* **Kutipan Teks**
+---+

Saya terbawa dengan pemberitaan belakangan ini yang gencar sekali soal suap-menyuap di kalangan pejabat, amplop-amplopan tanda terima kasih. Hal kecil dan sepele karena sudah membudaya di masyarakat kita, terima kasih dalam bentuk AMPLOP! Ah, saya makin berpikir negatif soal tindakan bapak-bapak tadi. Saya tidak mendengar pembicaraan mereka namun mengapa ketika mereka menangkap basah pengamatan saya, mengapa terkesan salting alias salah tingkah? Suasana bank memang sepi, dan posisi kami memang di sudut gedung, dekat pintu samping dan deretan mesin ATM, jadi sebenarnya cukup amanlah untuk ber’rahasia-rahasia’an. Saya tentu tahu bagaimana sikapnya orang salah tingkah karena kepergok dan bukan bermaksud sombong bahwa saya ini kan mahasiswa psikolog yang sedikit tahulah cirri-ciri orang kalau lagi salah tingkah.

+---+

* **Yang Perlu Dikerjakan**
A. Tuliskan ulang tanpa perubahan bagian kutipan teks dari "Saya terbawa dengan" sampai dengan "lagi salah tingkah.".
B. Sebutkan semua penanda tempat yang dipakai kutipan teks untuk menjelaskan posisi "kami" di dalam bank.
Data berikut tidak dibutuhkan sama sekali.

* **Data yang Tersedia**
+---+

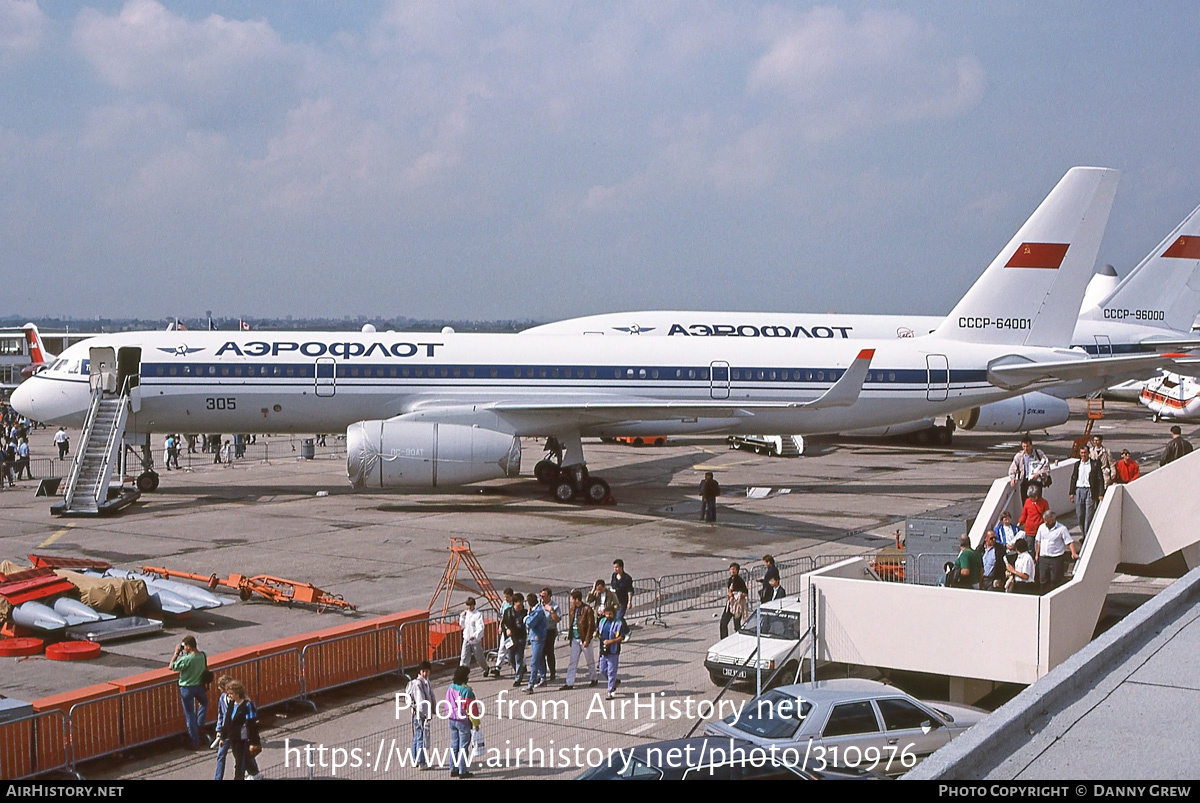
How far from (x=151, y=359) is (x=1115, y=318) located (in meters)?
38.9

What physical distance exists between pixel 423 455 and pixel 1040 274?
1980 cm

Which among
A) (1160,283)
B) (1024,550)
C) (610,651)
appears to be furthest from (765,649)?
(1160,283)

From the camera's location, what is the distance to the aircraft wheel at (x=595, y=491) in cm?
3162

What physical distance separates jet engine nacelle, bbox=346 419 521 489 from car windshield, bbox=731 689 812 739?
17.4 metres

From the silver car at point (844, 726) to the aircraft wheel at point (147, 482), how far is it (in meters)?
24.6

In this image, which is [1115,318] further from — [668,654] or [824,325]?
[668,654]

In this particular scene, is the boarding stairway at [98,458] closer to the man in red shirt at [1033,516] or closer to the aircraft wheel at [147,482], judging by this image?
the aircraft wheel at [147,482]

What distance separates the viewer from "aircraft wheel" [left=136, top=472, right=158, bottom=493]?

+---+

* **Jawaban Tiap Tugas**
A.
Saya terbawa dengan pemberitaan belakangan ini yang gencar sekali soal suap-menyuap di kalangan pejabat, amplop-amplopan tanda terima kasih. Hal kecil dan sepele karena sudah membudaya di masyarakat kita, terima kasih dalam bentuk AMPLOP! Ah, saya makin berpikir negatif soal tindakan bapak-bapak tadi. Saya tidak mendengar pembicaraan mereka namun mengapa ketika mereka menangkap basah pengamatan saya, mengapa terkesan salting alias salah tingkah? Suasana bank memang sepi, dan posisi kami memang di sudut gedung, dekat pintu samping dan deretan mesin ATM, jadi sebenarnya cukup amanlah untuk ber’rahasia-rahasia’an. Saya tentu tahu bagaimana sikapnya orang salah tingkah karena kepergok dan bukan bermaksud sombong bahwa saya ini kan mahasiswa psikolog yang sedikit tahulah cirri-ciri orang kalau lagi salah tingkah.

B. sudut gedung; pintu samping; deretan mesin ATM